### Requirements
**a.** Please write out the album article again from "Chet Atkins chronology" up to and including "guitarist Chet Atkins.", switching "seventeenth" to "eighteenth".
**b.** In the album article, which company re-released the album in 1998?

### Selected passage
** START **

Studio album by Chet Atkins
- Released: 1962
- Recorded: Nashville, TN
- Genre: Country, gospel
- Length: 28:29
- Label: RCA Victor LSP-2601
- Producer: Anita Kerr

Chet Atkins chronology
| The Most Popular Guitar (1961) | Chet Atkins Plays Back Home Hymns (1962) | Caribbean Guitar (1962) |

= Chet Atkins Plays Back Home Hymns =

Chet Atkins Plays Back Home Hymns is the seventeenth studio album of instrumental gospel hymns by guitarist Chet Atkins.

==Reception==

Writing for Allmusic, critic Jason Ankeny wrote that the album is "simply too brief to stand as a definitive collection of the guitarist's spiritual recordings; his instrumental work is impeccable of course, but performances of favorites like "Amazing Grace," "Just a Closer Walk with Thee" and "The Old Rugged Cross" pass by too quickly to properly whet the listener's appetite."

Professional ratings
Review scores
| Source | Rating |
| Allmusic |  |

==Reissues==
- Chet Atkins Plays Back Home Hymns was re-released by BMG in 1998.

** END **

Dataset rows

** START **

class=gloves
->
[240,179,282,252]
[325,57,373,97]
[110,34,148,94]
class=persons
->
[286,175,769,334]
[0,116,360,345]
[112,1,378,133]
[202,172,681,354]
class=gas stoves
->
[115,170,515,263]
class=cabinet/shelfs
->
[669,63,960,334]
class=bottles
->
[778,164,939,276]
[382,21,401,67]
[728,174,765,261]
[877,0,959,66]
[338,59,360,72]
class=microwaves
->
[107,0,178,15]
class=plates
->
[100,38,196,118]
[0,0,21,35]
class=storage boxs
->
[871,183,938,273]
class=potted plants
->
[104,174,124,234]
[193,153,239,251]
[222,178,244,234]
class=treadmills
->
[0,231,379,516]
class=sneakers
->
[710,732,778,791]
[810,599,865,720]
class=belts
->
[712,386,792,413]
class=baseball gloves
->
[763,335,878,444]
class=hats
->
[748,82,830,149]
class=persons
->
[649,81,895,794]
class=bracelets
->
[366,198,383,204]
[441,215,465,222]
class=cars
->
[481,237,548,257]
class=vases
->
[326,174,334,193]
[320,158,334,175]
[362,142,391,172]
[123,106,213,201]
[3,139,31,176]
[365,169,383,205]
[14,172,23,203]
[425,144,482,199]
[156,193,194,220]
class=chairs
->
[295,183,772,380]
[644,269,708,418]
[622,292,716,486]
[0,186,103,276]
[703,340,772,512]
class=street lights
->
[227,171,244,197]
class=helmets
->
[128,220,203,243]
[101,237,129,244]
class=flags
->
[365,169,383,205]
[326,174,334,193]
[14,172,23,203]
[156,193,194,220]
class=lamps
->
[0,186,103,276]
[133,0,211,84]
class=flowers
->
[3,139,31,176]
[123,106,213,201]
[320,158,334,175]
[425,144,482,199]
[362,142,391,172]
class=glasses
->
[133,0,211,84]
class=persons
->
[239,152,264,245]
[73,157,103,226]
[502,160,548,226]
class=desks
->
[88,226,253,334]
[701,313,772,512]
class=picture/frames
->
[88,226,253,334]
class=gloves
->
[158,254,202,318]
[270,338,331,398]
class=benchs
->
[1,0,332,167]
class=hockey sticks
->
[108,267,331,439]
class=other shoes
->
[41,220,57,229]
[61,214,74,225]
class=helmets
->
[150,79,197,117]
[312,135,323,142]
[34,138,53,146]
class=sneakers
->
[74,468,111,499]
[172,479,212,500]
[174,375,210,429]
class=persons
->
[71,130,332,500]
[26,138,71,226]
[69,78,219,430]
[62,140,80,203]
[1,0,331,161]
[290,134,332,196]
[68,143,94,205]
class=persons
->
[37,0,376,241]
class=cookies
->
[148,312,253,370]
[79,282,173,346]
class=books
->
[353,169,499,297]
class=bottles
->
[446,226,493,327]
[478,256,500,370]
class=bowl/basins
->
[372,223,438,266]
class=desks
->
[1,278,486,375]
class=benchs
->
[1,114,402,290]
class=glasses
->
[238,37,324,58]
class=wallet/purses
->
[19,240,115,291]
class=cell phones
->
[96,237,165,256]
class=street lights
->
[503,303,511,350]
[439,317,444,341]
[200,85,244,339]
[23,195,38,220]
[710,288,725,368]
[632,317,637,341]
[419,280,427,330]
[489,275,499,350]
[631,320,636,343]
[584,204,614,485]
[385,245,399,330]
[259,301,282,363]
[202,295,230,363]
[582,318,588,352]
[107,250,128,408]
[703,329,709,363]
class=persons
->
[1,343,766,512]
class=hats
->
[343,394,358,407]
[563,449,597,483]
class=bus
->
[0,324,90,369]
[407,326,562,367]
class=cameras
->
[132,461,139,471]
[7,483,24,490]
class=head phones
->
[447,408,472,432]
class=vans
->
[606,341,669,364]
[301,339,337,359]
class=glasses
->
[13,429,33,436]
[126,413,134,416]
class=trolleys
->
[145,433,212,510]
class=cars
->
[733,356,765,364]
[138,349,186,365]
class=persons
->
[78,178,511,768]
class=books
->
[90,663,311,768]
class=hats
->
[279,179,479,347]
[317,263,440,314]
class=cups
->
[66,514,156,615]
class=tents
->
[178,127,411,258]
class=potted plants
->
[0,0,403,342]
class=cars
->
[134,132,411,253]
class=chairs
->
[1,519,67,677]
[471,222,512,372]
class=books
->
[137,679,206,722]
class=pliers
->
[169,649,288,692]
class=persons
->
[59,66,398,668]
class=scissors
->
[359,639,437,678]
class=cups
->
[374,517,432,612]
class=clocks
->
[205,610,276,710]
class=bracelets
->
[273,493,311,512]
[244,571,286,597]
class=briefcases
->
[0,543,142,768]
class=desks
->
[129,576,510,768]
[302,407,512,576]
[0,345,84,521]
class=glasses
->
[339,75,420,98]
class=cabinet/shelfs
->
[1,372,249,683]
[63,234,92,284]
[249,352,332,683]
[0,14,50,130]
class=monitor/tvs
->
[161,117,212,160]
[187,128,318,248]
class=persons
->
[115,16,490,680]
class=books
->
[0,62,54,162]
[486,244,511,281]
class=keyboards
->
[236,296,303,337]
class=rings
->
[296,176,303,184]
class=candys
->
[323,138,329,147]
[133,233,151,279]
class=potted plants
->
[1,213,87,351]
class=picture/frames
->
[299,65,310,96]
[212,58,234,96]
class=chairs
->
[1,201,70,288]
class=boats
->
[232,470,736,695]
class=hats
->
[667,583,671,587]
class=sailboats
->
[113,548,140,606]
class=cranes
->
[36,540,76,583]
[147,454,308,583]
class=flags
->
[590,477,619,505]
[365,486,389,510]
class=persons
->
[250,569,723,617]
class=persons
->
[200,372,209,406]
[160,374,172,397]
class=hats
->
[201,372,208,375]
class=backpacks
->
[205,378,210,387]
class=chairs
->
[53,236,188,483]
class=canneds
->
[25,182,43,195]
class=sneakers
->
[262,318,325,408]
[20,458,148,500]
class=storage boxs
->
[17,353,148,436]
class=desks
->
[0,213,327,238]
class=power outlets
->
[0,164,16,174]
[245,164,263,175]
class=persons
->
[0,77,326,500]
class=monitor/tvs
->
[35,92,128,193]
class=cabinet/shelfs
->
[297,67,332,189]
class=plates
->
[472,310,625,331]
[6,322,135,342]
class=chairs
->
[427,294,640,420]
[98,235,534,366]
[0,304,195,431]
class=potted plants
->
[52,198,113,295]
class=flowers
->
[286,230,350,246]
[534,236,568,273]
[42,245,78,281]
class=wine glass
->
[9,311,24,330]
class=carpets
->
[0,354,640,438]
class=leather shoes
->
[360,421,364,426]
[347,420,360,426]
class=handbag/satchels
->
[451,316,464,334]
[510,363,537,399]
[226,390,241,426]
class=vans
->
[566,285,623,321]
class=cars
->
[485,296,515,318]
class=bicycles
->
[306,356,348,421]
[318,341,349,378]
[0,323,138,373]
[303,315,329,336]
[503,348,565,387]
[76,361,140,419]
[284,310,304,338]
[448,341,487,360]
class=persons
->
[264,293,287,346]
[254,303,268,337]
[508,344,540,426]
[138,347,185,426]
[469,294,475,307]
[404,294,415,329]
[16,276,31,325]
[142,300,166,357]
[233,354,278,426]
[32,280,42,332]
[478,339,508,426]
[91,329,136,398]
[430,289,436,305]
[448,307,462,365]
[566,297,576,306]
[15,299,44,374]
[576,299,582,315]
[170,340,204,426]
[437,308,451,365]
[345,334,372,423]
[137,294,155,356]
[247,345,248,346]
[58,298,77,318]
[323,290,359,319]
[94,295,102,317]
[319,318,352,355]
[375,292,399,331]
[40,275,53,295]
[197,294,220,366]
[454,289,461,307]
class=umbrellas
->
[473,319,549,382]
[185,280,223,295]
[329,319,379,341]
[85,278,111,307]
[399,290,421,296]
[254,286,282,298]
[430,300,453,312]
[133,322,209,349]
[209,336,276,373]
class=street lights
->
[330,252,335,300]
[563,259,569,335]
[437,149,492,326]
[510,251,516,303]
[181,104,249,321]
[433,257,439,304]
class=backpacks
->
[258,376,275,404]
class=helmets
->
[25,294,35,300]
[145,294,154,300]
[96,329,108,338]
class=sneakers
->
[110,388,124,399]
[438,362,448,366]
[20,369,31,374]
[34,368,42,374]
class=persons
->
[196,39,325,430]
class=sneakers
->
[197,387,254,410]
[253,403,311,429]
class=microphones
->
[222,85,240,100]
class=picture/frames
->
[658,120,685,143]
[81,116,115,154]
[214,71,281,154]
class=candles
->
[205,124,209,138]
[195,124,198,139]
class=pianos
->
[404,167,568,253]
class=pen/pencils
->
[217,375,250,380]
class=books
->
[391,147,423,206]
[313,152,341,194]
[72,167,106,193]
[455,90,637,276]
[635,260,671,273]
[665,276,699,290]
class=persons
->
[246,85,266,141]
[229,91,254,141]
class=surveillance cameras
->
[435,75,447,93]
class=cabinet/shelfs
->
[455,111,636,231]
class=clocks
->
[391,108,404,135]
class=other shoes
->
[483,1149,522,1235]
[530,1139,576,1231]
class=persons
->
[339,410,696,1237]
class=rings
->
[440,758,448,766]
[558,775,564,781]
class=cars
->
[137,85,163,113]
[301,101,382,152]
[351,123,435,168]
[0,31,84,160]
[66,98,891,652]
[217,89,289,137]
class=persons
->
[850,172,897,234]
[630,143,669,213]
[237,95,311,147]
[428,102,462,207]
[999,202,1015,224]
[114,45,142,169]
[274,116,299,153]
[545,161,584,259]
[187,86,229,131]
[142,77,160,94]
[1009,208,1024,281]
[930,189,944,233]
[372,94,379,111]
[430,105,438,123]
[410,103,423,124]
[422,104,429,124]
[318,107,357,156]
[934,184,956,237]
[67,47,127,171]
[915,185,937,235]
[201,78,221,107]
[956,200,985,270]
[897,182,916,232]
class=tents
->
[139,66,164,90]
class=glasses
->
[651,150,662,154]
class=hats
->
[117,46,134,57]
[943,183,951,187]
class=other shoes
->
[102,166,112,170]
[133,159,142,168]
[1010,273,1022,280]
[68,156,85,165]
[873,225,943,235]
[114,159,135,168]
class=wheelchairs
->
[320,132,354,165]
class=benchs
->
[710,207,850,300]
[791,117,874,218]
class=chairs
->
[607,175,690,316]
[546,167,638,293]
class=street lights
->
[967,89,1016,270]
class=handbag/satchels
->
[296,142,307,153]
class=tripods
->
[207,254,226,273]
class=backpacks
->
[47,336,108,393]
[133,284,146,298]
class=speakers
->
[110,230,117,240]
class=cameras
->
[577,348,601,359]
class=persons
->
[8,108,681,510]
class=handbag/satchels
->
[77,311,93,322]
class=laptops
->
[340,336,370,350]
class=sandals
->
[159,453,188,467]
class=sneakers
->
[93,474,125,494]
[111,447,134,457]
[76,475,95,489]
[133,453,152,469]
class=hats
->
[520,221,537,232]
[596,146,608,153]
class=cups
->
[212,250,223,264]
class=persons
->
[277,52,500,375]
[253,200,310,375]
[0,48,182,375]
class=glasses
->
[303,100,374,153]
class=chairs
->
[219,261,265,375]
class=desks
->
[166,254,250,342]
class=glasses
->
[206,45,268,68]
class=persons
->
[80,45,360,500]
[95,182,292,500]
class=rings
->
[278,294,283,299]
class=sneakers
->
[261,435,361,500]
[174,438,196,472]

** END **

### Set of answers
**a.**
Chet Atkins chronology
| The Most Popular Guitar (1961) | Chet Atkins Plays Back Home Hymns (1962) | Caribbean Guitar (1962) |

= Chet Atkins Plays Back Home Hymns =

Chet Atkins Plays Back Home Hymns is the eighteenth studio album of instrumental gospel hymns by guitarist Chet Atkins.

**b.** BMG